Elle sut très vite mettre à profit mon sentiment de culpabilité pour me contraindre encore plus. Je lui en suis d'ailleurs quelque part reconnaissante car ses représailles et ses reproches mirent sans délais le feu à mes rêves de poudre d'escampette. J'ai pendant des années caché sous une apparente indolence souriante et silencieuse une furieuse envie d'aller plus loin qu'une gifle : une envie bien palpable de la précipiter dans l'au-delà avant son heure.
Je me suis échappée enfin à seize ans, le bac en poche, en rentrant en France pour faire mes études.
Je découvrais la liberté de me promener où je voulais sans rendre de compte à quiconque, de sourire à qui je voulais sans susciter de crise de nerfs maternelle, et promenant sans lunettes mon énorme myopie, le monde entier me semblait beau et je souriais à tout le monde.
Je rencontrais M...
Je lui dois d'être ce que je suis devenue et ce ne fut pas sans mal. Il lui a fallu bien de la patience et de l'amour pour supporter les démons que j'avais malgré toutes mes précautions emportés avec moi.
Je reproduisais sans en avoir conscience certains des chémas maternels: jalousie, amour excessif de l'ordre, besoin d'avoir raison.

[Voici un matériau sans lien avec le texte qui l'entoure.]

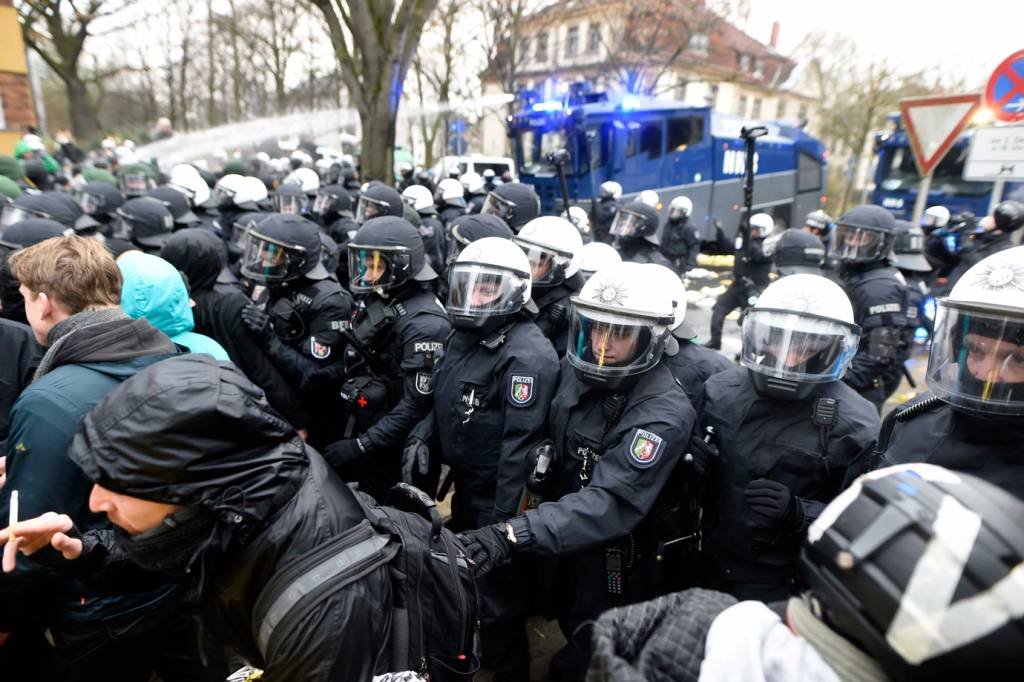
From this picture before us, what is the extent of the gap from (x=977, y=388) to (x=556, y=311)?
2.31 m

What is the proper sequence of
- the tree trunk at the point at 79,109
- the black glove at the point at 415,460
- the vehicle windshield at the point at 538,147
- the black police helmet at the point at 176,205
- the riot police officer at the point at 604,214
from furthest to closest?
the tree trunk at the point at 79,109
the vehicle windshield at the point at 538,147
the riot police officer at the point at 604,214
the black police helmet at the point at 176,205
the black glove at the point at 415,460

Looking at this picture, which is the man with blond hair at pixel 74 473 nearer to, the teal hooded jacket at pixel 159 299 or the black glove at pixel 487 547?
the teal hooded jacket at pixel 159 299

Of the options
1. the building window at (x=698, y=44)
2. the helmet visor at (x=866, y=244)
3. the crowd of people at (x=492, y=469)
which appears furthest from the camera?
the building window at (x=698, y=44)

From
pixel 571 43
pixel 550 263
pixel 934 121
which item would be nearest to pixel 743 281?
pixel 934 121

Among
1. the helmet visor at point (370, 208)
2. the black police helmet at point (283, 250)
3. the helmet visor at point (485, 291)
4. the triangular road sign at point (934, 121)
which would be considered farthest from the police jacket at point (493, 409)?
the triangular road sign at point (934, 121)

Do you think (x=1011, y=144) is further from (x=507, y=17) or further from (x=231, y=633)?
(x=507, y=17)

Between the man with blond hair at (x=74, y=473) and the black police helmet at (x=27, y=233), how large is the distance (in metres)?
1.71

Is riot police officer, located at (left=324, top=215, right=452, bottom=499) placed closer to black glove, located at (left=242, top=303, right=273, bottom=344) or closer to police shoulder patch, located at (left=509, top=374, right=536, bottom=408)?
black glove, located at (left=242, top=303, right=273, bottom=344)

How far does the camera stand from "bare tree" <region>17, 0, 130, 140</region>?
23.1 meters

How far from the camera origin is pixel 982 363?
6.31 feet

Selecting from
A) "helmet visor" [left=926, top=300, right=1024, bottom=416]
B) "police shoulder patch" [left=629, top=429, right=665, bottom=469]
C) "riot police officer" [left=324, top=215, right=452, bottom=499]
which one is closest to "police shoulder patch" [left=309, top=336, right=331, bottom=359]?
"riot police officer" [left=324, top=215, right=452, bottom=499]

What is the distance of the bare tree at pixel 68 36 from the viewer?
23.1 meters

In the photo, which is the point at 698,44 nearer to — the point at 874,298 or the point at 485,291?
the point at 874,298

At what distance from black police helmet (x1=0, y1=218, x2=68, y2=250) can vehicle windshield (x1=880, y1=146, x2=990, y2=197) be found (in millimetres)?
14440
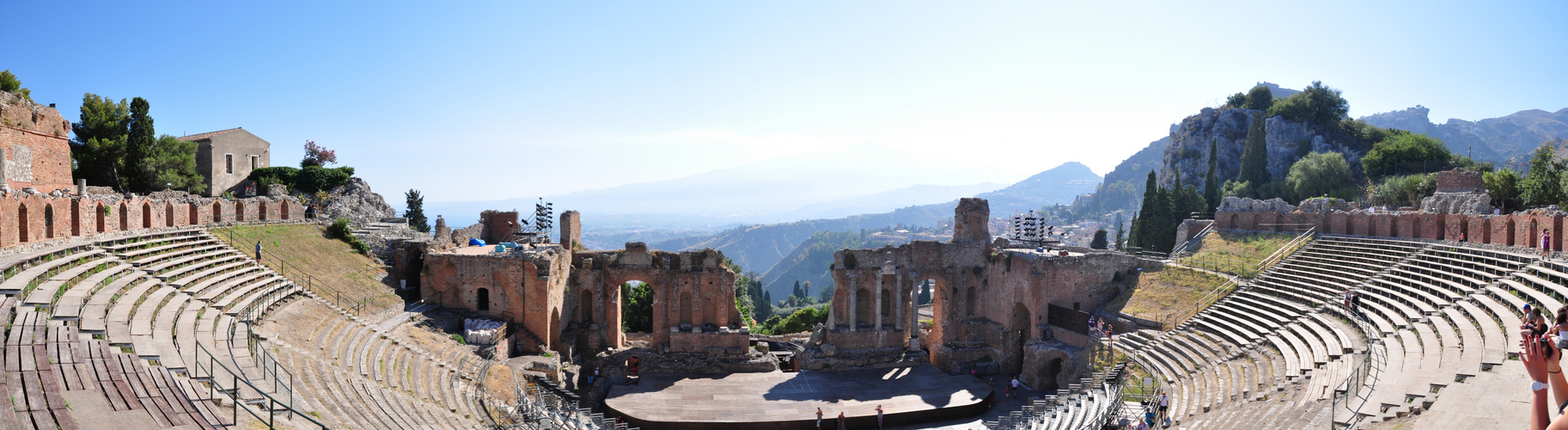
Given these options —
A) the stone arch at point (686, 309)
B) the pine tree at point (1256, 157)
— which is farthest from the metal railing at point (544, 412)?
the pine tree at point (1256, 157)

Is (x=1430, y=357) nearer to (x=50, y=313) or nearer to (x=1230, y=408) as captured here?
(x=1230, y=408)

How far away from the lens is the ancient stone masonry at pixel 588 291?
3097 centimetres

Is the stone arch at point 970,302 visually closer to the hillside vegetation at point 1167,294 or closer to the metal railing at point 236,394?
the hillside vegetation at point 1167,294

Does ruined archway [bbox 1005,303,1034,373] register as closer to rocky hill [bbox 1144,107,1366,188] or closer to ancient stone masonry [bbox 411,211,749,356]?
ancient stone masonry [bbox 411,211,749,356]

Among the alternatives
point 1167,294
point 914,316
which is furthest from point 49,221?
point 1167,294

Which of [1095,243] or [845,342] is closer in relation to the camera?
[845,342]

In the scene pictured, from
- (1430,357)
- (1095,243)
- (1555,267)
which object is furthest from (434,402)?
(1095,243)

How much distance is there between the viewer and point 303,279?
2642 centimetres

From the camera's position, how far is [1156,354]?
2566 centimetres

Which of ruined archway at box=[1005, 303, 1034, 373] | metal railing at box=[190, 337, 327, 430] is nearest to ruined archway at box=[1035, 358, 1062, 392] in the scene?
ruined archway at box=[1005, 303, 1034, 373]

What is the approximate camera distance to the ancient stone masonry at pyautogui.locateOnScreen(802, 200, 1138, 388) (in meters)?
31.9

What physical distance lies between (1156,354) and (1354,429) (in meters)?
12.7

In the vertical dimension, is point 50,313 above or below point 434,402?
above

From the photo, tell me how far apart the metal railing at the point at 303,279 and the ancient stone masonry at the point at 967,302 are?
60.6 feet
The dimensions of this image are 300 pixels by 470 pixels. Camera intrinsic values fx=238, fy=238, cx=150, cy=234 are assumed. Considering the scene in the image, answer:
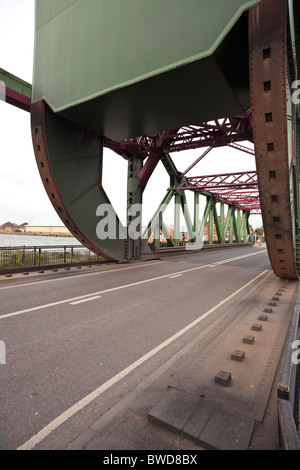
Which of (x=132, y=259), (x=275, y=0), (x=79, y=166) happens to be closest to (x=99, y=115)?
(x=79, y=166)

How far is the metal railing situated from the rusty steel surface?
1035 cm

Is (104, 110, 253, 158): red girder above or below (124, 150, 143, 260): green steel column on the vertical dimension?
above

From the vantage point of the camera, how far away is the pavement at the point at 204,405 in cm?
217

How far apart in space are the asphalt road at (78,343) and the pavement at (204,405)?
0.96 feet

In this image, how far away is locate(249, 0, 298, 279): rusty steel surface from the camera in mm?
5555

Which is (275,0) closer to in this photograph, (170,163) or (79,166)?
(79,166)

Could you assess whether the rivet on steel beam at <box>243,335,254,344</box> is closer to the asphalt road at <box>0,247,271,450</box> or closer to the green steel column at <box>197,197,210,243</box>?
the asphalt road at <box>0,247,271,450</box>

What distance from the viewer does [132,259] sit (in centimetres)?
1642

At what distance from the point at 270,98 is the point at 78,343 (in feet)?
22.6

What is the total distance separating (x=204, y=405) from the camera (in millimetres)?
2594

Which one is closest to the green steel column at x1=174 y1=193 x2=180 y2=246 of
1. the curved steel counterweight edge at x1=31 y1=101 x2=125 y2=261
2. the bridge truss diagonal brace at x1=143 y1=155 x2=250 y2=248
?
the bridge truss diagonal brace at x1=143 y1=155 x2=250 y2=248

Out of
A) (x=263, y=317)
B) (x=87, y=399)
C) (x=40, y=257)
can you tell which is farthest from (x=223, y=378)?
(x=40, y=257)

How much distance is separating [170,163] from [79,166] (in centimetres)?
1101

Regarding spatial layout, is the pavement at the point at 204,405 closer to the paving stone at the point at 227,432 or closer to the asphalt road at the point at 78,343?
the paving stone at the point at 227,432
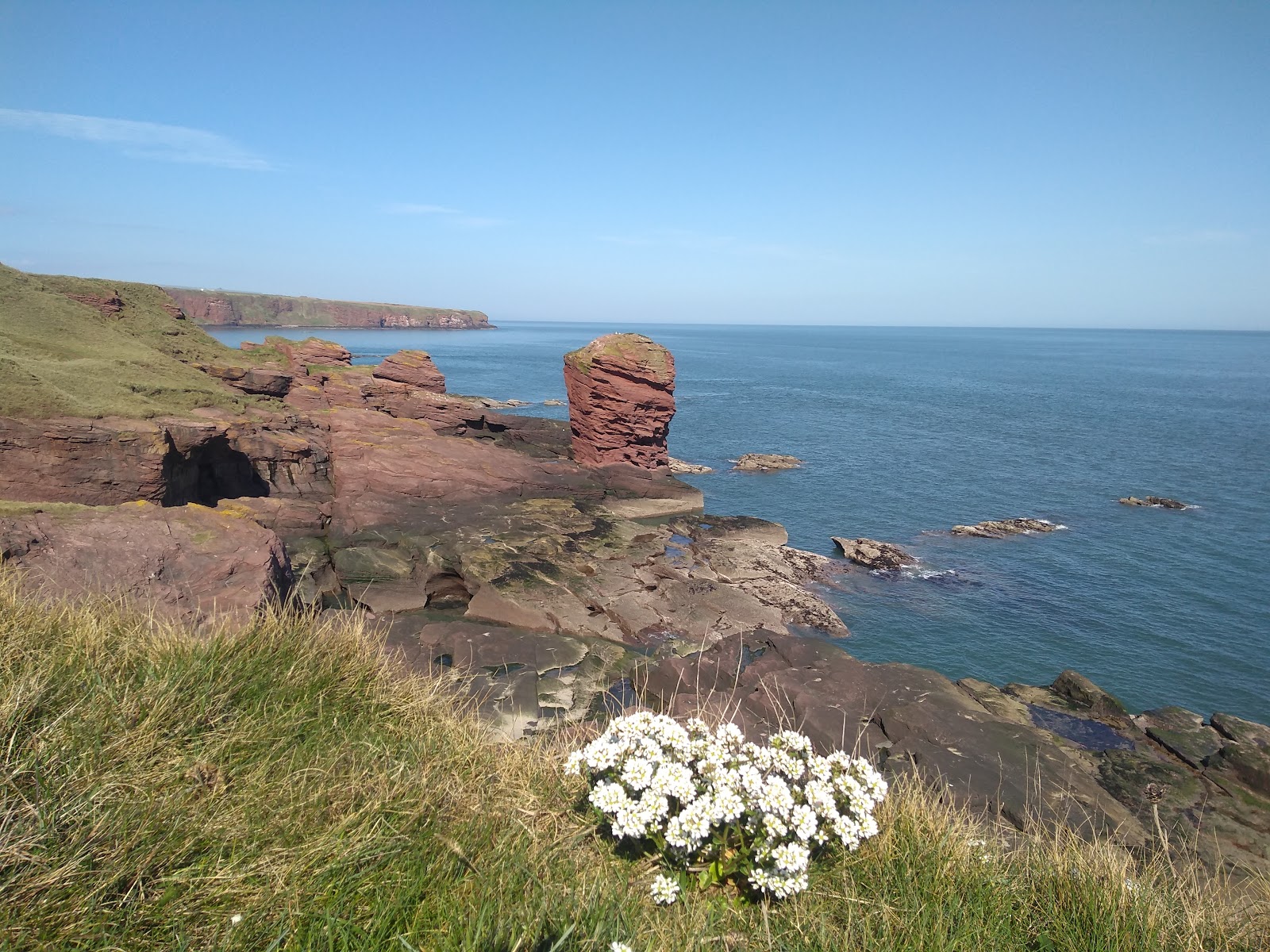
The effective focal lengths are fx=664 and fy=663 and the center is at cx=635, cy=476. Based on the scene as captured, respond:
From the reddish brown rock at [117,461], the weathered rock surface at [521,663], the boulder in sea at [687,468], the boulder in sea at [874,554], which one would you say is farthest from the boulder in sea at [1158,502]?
the reddish brown rock at [117,461]

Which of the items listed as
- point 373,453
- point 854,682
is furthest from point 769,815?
point 373,453

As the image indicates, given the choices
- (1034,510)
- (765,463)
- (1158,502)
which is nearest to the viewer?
(1034,510)

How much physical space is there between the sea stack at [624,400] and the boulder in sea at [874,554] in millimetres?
14375

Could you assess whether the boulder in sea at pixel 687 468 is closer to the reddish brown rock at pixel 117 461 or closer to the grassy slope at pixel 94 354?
the grassy slope at pixel 94 354

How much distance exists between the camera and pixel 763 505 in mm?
Result: 40531

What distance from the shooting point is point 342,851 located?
3941 mm

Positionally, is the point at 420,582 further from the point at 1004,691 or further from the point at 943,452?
the point at 943,452

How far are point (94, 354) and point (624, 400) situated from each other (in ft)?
90.8

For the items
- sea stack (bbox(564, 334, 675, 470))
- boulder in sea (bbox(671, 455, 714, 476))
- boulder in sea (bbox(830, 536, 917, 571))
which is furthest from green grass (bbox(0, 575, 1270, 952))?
boulder in sea (bbox(671, 455, 714, 476))

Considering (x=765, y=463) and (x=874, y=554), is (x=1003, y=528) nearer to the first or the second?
(x=874, y=554)

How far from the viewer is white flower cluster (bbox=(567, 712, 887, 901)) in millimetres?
4605

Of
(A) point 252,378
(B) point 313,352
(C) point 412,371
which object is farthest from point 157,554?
(B) point 313,352

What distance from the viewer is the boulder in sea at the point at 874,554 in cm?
3131

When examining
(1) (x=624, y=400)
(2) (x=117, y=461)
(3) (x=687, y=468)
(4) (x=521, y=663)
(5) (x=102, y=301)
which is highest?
(5) (x=102, y=301)
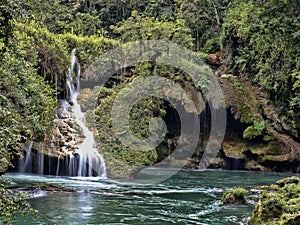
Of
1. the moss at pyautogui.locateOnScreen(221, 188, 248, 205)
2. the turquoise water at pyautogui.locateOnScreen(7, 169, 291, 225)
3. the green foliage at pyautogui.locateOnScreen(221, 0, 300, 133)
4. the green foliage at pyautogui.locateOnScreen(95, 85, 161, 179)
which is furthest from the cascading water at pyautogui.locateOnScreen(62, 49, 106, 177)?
the green foliage at pyautogui.locateOnScreen(221, 0, 300, 133)

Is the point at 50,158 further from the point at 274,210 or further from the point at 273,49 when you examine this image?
the point at 273,49

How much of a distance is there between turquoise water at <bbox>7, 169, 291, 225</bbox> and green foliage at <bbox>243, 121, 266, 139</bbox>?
716 cm

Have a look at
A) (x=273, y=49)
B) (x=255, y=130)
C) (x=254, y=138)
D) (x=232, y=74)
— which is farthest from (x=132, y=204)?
(x=232, y=74)

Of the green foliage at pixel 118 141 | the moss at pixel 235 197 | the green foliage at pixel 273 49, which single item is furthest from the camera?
the green foliage at pixel 273 49

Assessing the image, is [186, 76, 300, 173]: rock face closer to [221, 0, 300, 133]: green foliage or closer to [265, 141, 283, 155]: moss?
[265, 141, 283, 155]: moss

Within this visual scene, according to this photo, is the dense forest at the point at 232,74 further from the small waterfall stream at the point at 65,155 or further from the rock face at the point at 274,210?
the rock face at the point at 274,210

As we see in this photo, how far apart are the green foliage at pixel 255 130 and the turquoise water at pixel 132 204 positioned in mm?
7162

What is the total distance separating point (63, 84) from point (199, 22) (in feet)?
45.6

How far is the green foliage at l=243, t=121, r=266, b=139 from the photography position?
75.4 ft

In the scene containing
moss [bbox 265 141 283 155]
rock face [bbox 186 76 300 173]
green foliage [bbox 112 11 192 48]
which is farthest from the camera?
green foliage [bbox 112 11 192 48]

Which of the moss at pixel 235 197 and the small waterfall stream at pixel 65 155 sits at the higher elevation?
the small waterfall stream at pixel 65 155

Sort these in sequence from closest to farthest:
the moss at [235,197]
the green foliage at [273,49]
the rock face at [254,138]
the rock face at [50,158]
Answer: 1. the moss at [235,197]
2. the rock face at [50,158]
3. the rock face at [254,138]
4. the green foliage at [273,49]

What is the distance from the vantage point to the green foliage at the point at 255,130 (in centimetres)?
2297

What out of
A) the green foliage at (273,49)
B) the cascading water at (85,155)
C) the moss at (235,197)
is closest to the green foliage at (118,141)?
the cascading water at (85,155)
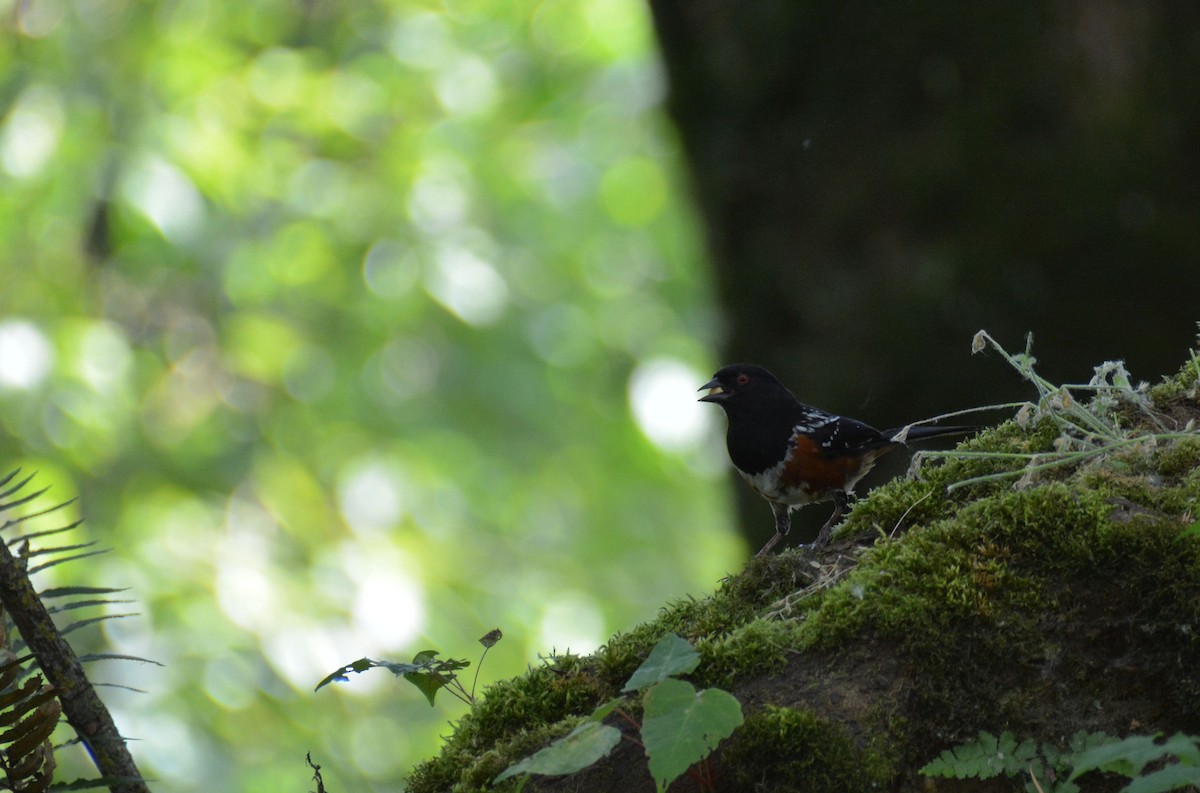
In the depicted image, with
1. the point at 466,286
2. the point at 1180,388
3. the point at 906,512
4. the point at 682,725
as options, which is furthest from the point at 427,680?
the point at 466,286

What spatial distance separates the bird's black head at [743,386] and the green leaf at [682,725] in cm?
256

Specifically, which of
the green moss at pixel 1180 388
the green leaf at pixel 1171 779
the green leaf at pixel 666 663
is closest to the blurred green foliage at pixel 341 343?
the green moss at pixel 1180 388

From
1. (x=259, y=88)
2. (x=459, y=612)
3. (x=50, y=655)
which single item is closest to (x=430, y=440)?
(x=459, y=612)

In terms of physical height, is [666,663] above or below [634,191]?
below

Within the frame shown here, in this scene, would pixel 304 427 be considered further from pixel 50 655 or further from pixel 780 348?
pixel 50 655

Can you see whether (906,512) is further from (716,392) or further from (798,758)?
(716,392)

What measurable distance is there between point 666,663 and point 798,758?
0.81ft

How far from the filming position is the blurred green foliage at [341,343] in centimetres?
621

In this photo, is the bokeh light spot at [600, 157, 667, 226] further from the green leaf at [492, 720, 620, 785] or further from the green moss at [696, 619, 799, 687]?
the green leaf at [492, 720, 620, 785]

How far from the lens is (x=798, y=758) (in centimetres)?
146

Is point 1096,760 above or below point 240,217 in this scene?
below

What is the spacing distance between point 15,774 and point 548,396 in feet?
27.2

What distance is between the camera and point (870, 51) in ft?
13.5

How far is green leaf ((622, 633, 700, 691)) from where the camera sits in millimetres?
1370
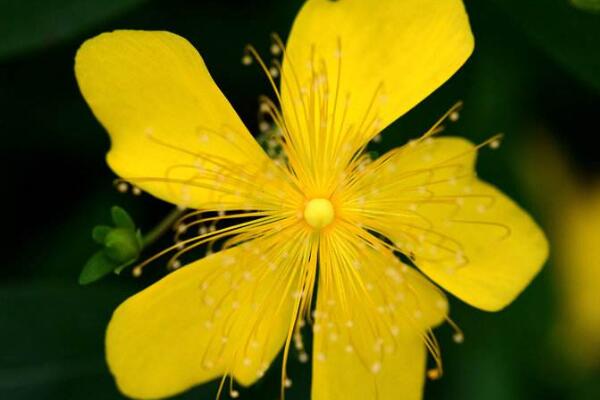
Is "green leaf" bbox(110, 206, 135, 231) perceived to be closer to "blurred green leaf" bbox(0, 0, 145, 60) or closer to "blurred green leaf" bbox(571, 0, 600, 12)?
"blurred green leaf" bbox(0, 0, 145, 60)

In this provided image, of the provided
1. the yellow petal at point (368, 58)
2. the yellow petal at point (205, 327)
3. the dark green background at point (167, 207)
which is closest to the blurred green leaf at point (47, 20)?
the dark green background at point (167, 207)

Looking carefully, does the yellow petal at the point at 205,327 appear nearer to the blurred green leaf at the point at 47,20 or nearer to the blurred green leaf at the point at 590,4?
the blurred green leaf at the point at 47,20

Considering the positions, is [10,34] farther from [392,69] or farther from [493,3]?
[493,3]

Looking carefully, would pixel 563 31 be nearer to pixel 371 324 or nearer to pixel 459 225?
pixel 459 225

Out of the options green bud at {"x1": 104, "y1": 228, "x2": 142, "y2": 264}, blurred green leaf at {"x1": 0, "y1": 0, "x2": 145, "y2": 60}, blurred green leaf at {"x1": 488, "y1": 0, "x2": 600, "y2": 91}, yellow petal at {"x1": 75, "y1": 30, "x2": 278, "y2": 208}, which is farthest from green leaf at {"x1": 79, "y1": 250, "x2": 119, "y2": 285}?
blurred green leaf at {"x1": 488, "y1": 0, "x2": 600, "y2": 91}

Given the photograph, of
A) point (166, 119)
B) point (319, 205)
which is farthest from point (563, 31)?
point (166, 119)

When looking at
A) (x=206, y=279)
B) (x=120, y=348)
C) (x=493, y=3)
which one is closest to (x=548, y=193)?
(x=493, y=3)
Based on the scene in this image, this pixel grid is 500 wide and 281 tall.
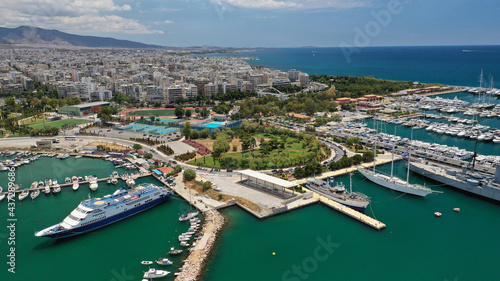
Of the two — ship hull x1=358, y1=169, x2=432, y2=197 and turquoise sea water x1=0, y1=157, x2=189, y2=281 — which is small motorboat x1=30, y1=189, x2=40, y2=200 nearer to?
turquoise sea water x1=0, y1=157, x2=189, y2=281

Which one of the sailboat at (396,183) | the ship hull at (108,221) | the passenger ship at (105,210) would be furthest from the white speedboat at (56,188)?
the sailboat at (396,183)

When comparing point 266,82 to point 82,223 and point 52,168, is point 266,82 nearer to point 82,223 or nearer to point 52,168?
point 52,168

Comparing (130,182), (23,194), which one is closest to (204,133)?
(130,182)

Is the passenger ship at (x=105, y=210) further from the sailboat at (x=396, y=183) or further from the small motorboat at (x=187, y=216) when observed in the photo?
the sailboat at (x=396, y=183)

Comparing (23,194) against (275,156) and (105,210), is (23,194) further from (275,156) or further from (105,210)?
(275,156)

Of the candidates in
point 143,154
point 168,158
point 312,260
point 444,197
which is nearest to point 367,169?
point 444,197

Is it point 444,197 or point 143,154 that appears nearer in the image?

Une après-midi où je l'avais harcelé, il n'y a pas d'autre mot, sans que je puisse prévoir son geste, il arriva derrière moi et me mordit l'épaule avec une violence tellement contenue que j'y ressentis l'expression de cette folie meurtrière qui me prenait parfois contre ma mère. Il se retenait tellement de me faire vraiment mal que je compris dans l'instant que je pouvais le perdre.
Cette morsure qui me disait " Je t'aime, mais je te tuerai avant que tu ne me tues " a changé ma vie.